* REQUIREMENTS
Copy the rows from the line with "In the scene, which" to the line with "3. [250,157]", replacing "butterfly body" with "butterfly torso" and leaving everything else unchanged.

* RECORDS FOR THIS TASK
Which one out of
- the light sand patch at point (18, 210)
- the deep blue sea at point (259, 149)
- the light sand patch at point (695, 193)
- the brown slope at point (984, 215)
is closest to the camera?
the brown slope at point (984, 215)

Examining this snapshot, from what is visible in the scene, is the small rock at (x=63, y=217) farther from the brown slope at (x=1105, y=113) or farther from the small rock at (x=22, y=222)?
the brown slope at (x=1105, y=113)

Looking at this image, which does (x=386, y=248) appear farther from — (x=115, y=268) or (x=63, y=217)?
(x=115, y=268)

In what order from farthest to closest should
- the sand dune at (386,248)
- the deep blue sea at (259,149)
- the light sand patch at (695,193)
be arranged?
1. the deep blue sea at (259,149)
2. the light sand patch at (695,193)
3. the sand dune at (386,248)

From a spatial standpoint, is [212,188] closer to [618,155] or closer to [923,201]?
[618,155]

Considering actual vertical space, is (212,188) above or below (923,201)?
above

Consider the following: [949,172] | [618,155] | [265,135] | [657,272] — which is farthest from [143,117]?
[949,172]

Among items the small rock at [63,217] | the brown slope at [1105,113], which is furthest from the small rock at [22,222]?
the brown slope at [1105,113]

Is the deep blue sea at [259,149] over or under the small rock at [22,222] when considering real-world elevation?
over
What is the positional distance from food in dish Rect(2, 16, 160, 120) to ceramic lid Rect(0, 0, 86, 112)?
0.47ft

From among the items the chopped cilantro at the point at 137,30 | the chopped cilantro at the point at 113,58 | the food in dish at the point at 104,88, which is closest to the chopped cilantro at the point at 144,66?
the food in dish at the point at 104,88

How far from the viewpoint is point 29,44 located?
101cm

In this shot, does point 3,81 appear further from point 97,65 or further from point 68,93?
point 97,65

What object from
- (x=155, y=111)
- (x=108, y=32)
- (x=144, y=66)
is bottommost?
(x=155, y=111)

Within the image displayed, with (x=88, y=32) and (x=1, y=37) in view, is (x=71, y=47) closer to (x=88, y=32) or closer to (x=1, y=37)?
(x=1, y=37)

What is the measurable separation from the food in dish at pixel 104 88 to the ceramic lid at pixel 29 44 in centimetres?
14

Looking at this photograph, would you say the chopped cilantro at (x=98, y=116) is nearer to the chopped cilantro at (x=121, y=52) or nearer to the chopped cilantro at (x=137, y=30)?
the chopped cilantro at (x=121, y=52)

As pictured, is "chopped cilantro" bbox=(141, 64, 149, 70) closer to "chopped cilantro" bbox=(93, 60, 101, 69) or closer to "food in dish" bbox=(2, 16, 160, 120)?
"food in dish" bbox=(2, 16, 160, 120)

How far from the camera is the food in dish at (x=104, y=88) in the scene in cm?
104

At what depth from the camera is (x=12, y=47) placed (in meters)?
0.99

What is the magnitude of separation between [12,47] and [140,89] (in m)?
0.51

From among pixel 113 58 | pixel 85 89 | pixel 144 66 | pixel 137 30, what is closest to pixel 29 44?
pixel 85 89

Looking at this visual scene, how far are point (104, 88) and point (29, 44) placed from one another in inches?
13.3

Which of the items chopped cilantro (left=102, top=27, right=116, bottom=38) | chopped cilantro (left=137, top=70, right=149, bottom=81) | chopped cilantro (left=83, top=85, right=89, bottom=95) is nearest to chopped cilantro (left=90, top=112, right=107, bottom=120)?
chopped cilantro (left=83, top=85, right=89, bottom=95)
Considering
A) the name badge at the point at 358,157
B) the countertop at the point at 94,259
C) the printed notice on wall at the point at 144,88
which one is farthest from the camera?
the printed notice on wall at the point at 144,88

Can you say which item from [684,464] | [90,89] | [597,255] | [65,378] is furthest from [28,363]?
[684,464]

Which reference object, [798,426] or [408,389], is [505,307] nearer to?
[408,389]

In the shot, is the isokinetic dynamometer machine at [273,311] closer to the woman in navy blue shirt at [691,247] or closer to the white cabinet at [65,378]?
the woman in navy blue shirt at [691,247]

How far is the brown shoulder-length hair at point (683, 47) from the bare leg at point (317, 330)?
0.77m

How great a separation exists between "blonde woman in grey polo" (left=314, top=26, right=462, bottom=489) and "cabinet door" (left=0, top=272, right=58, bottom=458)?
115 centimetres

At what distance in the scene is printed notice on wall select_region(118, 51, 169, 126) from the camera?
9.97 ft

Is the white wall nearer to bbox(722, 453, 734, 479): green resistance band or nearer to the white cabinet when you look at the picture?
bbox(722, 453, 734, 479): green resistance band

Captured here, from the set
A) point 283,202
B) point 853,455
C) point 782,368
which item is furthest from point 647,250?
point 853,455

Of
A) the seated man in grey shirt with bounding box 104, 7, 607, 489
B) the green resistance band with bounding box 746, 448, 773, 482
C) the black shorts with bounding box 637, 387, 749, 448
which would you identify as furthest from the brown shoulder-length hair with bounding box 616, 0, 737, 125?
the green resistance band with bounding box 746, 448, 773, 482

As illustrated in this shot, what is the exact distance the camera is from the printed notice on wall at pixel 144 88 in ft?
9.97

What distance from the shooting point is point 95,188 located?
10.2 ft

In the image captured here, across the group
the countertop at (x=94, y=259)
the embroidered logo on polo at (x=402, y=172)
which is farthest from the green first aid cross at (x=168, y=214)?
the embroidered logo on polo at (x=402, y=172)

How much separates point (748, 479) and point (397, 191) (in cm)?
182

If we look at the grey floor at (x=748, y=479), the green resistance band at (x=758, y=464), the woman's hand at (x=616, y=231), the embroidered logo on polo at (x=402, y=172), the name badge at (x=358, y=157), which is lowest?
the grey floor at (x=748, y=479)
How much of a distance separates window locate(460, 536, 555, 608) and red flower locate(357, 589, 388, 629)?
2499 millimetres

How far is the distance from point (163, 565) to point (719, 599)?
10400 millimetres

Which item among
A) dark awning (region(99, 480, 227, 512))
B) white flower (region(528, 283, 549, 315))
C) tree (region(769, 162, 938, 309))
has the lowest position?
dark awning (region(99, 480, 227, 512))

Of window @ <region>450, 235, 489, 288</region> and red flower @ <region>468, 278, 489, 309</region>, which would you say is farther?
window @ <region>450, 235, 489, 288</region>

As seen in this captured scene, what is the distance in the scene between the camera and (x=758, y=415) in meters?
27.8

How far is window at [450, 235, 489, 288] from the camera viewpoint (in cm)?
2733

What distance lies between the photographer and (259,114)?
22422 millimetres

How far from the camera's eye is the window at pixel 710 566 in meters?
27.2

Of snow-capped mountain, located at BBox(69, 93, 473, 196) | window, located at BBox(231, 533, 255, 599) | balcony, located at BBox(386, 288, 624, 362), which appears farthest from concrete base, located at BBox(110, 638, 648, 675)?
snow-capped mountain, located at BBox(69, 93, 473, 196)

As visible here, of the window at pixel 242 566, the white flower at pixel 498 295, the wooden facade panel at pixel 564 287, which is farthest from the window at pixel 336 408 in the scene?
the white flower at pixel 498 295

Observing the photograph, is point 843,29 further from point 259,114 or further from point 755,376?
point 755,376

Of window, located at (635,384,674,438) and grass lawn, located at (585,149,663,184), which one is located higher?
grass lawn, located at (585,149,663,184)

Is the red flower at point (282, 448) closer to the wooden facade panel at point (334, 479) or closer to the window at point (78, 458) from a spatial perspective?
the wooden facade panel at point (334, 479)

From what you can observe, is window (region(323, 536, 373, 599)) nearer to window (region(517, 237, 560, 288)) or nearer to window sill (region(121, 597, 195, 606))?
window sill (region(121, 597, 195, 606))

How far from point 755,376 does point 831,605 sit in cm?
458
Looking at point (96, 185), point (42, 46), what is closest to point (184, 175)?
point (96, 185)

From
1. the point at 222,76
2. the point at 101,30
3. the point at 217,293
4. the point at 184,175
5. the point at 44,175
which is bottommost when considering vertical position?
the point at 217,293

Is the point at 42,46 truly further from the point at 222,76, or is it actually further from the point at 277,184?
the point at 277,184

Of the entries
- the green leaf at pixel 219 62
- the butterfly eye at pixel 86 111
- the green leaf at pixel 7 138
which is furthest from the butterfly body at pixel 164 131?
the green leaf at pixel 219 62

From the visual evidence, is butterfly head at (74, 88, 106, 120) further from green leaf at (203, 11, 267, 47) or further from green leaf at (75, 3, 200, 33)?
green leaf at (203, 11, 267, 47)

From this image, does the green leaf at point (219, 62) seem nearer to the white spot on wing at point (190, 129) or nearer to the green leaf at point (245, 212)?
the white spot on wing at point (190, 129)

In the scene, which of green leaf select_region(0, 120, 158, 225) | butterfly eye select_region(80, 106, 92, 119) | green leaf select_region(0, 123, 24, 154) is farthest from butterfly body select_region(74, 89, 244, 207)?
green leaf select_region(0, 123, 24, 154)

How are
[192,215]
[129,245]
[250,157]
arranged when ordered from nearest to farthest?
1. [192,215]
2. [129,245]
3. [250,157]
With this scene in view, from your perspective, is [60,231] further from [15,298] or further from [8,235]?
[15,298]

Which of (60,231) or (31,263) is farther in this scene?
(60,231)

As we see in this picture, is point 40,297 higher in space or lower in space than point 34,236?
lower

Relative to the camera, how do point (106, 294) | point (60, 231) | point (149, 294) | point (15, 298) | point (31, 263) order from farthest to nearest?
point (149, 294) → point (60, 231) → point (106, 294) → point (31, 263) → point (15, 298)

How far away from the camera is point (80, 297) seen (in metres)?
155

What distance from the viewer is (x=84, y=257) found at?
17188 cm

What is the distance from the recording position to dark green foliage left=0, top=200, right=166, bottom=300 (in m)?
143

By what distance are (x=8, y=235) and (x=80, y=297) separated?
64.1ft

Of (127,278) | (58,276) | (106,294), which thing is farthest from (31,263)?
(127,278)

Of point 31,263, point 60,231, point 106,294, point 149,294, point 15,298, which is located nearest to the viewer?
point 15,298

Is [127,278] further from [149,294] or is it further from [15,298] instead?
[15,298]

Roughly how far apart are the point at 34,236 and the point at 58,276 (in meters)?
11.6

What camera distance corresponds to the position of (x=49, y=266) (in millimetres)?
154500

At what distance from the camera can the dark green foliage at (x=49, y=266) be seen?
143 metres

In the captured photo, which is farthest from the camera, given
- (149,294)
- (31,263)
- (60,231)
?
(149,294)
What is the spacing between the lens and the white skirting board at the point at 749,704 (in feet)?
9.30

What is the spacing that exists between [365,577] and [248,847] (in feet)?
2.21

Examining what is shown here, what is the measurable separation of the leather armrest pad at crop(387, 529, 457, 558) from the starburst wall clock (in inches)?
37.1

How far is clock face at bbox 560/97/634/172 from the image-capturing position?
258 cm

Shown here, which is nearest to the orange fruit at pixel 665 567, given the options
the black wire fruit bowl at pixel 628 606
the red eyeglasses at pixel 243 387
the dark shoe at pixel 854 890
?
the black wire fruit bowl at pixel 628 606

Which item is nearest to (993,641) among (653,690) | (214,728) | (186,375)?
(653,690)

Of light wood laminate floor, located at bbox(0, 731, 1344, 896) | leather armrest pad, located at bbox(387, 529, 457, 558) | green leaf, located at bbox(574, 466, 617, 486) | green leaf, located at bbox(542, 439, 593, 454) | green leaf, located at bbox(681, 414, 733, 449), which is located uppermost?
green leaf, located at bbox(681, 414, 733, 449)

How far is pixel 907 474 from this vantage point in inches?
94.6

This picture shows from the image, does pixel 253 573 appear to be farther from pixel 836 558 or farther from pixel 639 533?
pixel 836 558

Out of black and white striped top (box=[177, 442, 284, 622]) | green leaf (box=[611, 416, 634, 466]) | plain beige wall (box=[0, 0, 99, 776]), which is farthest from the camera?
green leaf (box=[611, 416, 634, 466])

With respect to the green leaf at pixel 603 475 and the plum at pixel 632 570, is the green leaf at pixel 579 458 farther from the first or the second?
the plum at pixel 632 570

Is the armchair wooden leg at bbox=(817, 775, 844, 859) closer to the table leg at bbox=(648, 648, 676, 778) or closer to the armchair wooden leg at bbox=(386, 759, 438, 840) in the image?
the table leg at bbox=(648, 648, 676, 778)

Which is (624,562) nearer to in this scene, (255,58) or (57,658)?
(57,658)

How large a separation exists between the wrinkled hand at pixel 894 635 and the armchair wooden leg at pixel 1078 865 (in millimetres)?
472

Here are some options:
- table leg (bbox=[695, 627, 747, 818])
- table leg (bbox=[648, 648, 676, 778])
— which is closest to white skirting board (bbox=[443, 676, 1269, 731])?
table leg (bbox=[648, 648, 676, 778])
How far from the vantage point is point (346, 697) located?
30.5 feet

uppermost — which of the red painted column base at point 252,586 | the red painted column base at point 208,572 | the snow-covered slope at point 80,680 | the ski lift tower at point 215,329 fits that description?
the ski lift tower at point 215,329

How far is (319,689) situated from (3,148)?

* RESPONSE
In the scene, which of green leaf select_region(0, 120, 158, 225) | butterfly eye select_region(80, 106, 92, 119) | green leaf select_region(0, 123, 24, 154) is farthest from butterfly torso select_region(74, 89, 244, 207)?
green leaf select_region(0, 123, 24, 154)

How are
[192,215]
[129,245]
[250,157]
arranged when ordered from nearest to farthest?
1. [192,215]
2. [129,245]
3. [250,157]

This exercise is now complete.